5. Asparpartate aminotransferase (AST), alanine transaminotransferase (ALT) at 2.5 ULN (ALT or AST 5 ULN is allowed in patients with liver metastasis);

6. Blood creatinine of 1.5 ULN and creatinine clearance (calculated using the Cockcroft-Gault formula) of 50 ml / min;

7. The coagulation function is good, defined as the international normalized ratio (INR) or prothrombin time (PT) 1.5 times ULN; if the subject is undergoing anticoagulant therapy, as long as the PT is within the proposed range of the anticoagulant

11. For female subjects of childbearing age, a urine or serum pregnancy test within 3 days prior to the first dose of study drug (cycle 1 Day 1, was negative). If the urine pregnancy test results cannot be confirmed as negative, a blood pregnancy test is required.
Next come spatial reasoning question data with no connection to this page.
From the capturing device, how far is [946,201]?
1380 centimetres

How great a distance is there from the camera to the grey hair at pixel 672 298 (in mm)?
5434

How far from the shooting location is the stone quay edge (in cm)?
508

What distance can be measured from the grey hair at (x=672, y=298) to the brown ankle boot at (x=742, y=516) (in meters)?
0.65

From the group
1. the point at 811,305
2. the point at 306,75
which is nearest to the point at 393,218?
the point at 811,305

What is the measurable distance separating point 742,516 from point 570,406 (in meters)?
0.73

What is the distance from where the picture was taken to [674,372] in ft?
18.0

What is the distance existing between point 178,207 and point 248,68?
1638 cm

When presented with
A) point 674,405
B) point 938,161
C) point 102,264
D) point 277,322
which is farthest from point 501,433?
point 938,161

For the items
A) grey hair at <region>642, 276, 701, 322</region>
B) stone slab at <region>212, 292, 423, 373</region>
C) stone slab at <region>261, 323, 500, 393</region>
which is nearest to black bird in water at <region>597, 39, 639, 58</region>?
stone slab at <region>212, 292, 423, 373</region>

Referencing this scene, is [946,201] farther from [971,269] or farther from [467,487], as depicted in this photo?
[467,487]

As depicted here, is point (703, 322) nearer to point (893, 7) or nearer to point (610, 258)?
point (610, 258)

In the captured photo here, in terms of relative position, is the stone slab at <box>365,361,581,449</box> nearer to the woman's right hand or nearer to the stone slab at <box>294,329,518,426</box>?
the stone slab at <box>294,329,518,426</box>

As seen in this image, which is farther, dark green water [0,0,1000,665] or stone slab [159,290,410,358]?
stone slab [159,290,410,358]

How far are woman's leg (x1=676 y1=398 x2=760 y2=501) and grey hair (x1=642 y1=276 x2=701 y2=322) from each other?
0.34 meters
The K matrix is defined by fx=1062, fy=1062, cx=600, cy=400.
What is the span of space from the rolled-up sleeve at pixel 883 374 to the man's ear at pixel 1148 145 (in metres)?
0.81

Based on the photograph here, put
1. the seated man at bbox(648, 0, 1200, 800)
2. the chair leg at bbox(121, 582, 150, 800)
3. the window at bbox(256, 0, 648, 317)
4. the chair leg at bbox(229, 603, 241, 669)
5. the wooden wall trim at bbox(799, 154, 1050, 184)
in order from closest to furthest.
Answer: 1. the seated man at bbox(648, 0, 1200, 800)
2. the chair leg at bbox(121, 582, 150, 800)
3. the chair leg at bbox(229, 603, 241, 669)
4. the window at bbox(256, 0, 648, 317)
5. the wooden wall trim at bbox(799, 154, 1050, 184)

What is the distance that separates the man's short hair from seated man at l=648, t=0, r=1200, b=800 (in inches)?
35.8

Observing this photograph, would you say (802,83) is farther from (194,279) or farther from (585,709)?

Non-childbearing women were defined as at least 1 year after menopause, or had undergone surgical sterilization or hysterectomy;

12. If there is a risk of conception, all subjects (either male or female) should have an annual failure rate below 1% for the entire treatment period until 120 days after the last dose of study drug (or 180 days after the last dose of chemotherapy drug).

1. Other malignant diseases other than digestive tract tumors diagnosed within 5 years before the first dose (excluding radical skin basal cell carcinoma, skin squamous epithelial carcinoma, and / or radical resection);

2. Previous selective FGFR inhibitor therapy;

3. Have received any other study drug or attended an interventional clinical investigator within 28 days prior to the first dose; or had received antitumor treatment (including herbal medicine with anti-tumor indications) within 28 days prior to the initial dose of the study drug;

4. Not yet adequate recovery from toxicity and / or complications due to any intervention (i. e., grade 1 or at baseline, excluding fatigue or alopecia);

5. Known to of symptomatic CNS metastases and / or cancerous meningitis. The previously treated subjects could participate in the trial if stable (no evidence of radiographic progression within at least 4 weeks before the first dose of trial treatment), repeat imaging confirmed no evidence of new brain metastases or enlargement of lesions, and no steroid treatment was required at least 14 days before the first dose. This exception does not include cancerous meningitis, which should be ruled out regardless of its stable clinical status;

6. Known history of allogeneic organ transplantation and allogeneic hematopoietic stem cell transplantation;

7. The following laboratory parameters are abnormal:

1. Serum phosphates> ULN;

2. Serum calcium exceeds the normal range, or when serum albumin is beyond the normal range, the corrected calcium concentration of serum albumin is beyond the normal range;

3. Potassium level <lower normal; potassium level can be corrected by supplements at screening.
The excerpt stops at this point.